Prolactin (PRL) has been reported to inhibit apoptosis in various cell types and to serve as a cofactor in the upregulation of CD25 on T cells during activation. We investigated a possible relation between prolactin receptor (PRL-R) or IL-2 receptor alpha (IL-2Rα, CD25) expression on circulating T lymphocytes and their apoptosis in patients with breast cancer. Peripheral blood mononuclear cells obtained from 25 patients, 25 normal controls (NC) and three cord blood samples were evaluated for Annexin V binding and expression of CD95, CD25, and PRL-R on CD3+ T cells by multicolour flow cytometry. Plasma levels of PRL, sCD95L, and slL-2R were determined in patients and controls and related to T-cell apoptosis. The ability of PRL to protect T cells from apoptosis induced by various agents was also studied. Expression of PRL-R on the surface of T cells was comparable in patients with breast cancer and NC, but PRL plasma levels in patients were significantly lower (P<0.05). In patients, 18±11% (mean±s.d.) of CD3+ cells bound Annexin V, compared to 9±6% in NC (P<0.0004).
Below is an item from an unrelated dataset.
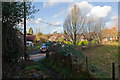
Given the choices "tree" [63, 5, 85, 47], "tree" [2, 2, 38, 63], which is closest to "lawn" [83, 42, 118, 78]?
"tree" [63, 5, 85, 47]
Percentages of CD3+Fas+ and CD3+CD25+ cells were higher in the peripheral circulation of patients than NC (P<0.0001 and <0.04, respectively). Levels of sFasL were lowest in plasma of the patients with the highest proportions of CD3+Fas+ T cells. Most T cells undergoing apoptosis were CD3+CD25- in patients, and the proportion of CD3+CD25- Annexin V+ cells was significantly increased in patients compared to NC (P<0.006). Ex vivo PRL protected T cells from starvation-induced or anti-CD3Ab-induced but not from Fas/FasL-dependent apoptosis. These results indicate that expression of CD25 but not of PRL-R on the surface of activated T lymphocytes appears to be involved in modulating Fas/Fas - ligand interactions, which are, in part, responsible for apoptosis of T lymphocytes and excessive turnover of immune cells in the circulation of patients with breast cancer. © 2003 Cancer Research UK.